Rewrite the caption text of every item below, replacing "BUMPER" with "FENDER" and keeping everything else unchanged. Leave the pictures out of your answer.

(Stored data)
──────

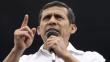 Ollanta Humala: 'Con los terroristas no se dialoga ni se les excarcela'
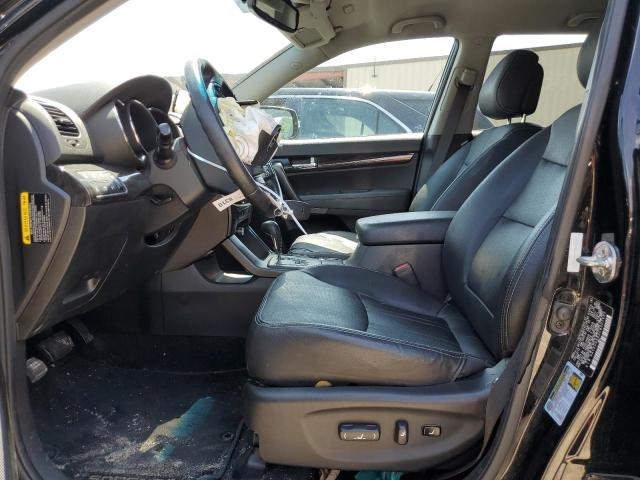 2012 Kia Sorento Ex VIN: 5XYKUDA62CG301682 Lot: 54237924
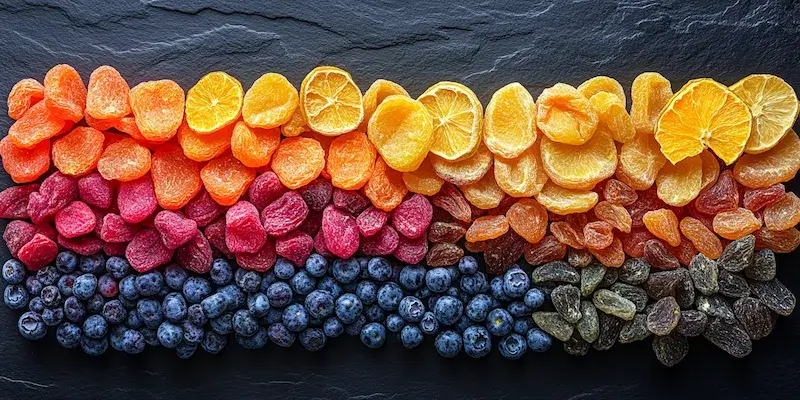 Czy suszone owoce sa zdrowe?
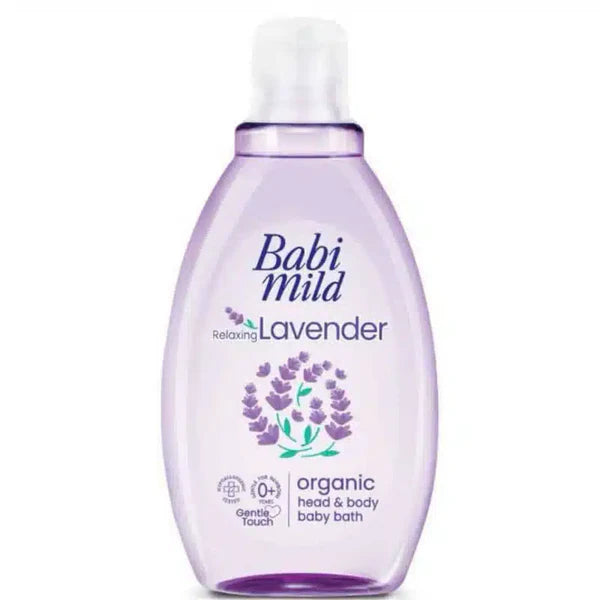 BABI MILD ALL BABY BATH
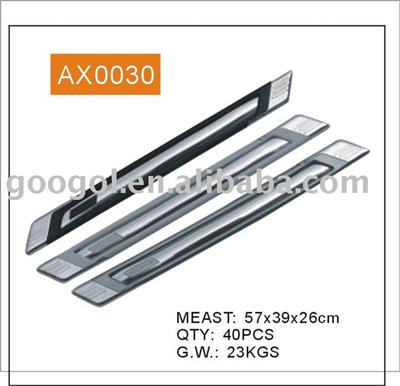 CAR BUMPER AND BUMPER WITH AX0030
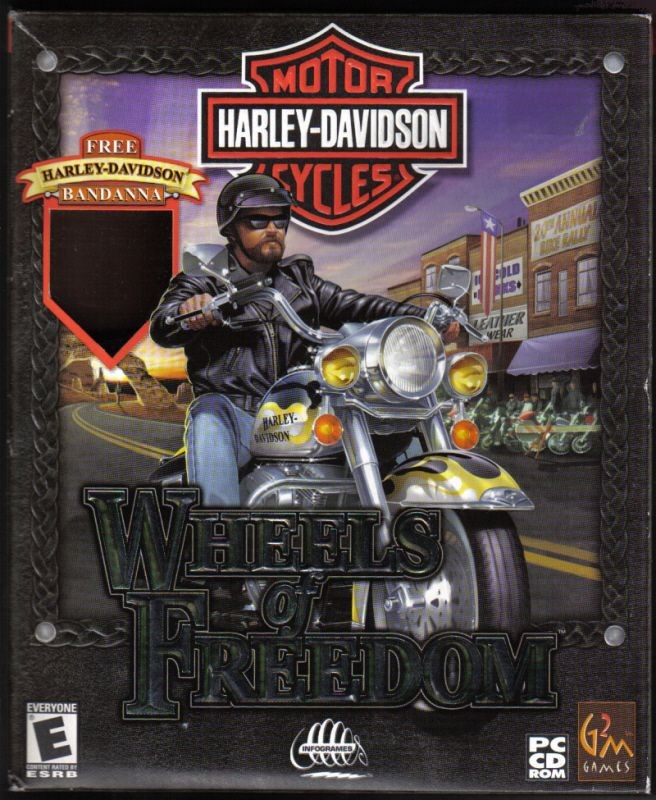 Harley-Davidson: Wheels of Freedom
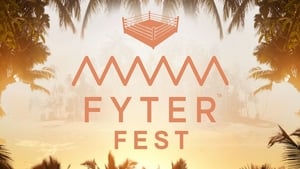 AEW Fyter Fest háttérkép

──────

(RESPONSE AREA)
 Ollanta Humala: 'Con los terroristas no se dialoga ni se les excarcela'
 2012 Kia Sorento Ex VIN: 5XYKUDA62CG301682 Lot: 54237924
 Czy suszone owoce sa zdrowe?
 BABI MILD ALL BABY BATH
 CAR FENDER AND FENDER WITH AX0030
 Harley-Davidson: Wheels of Freedom
 AEW Fyter Fest háttérkép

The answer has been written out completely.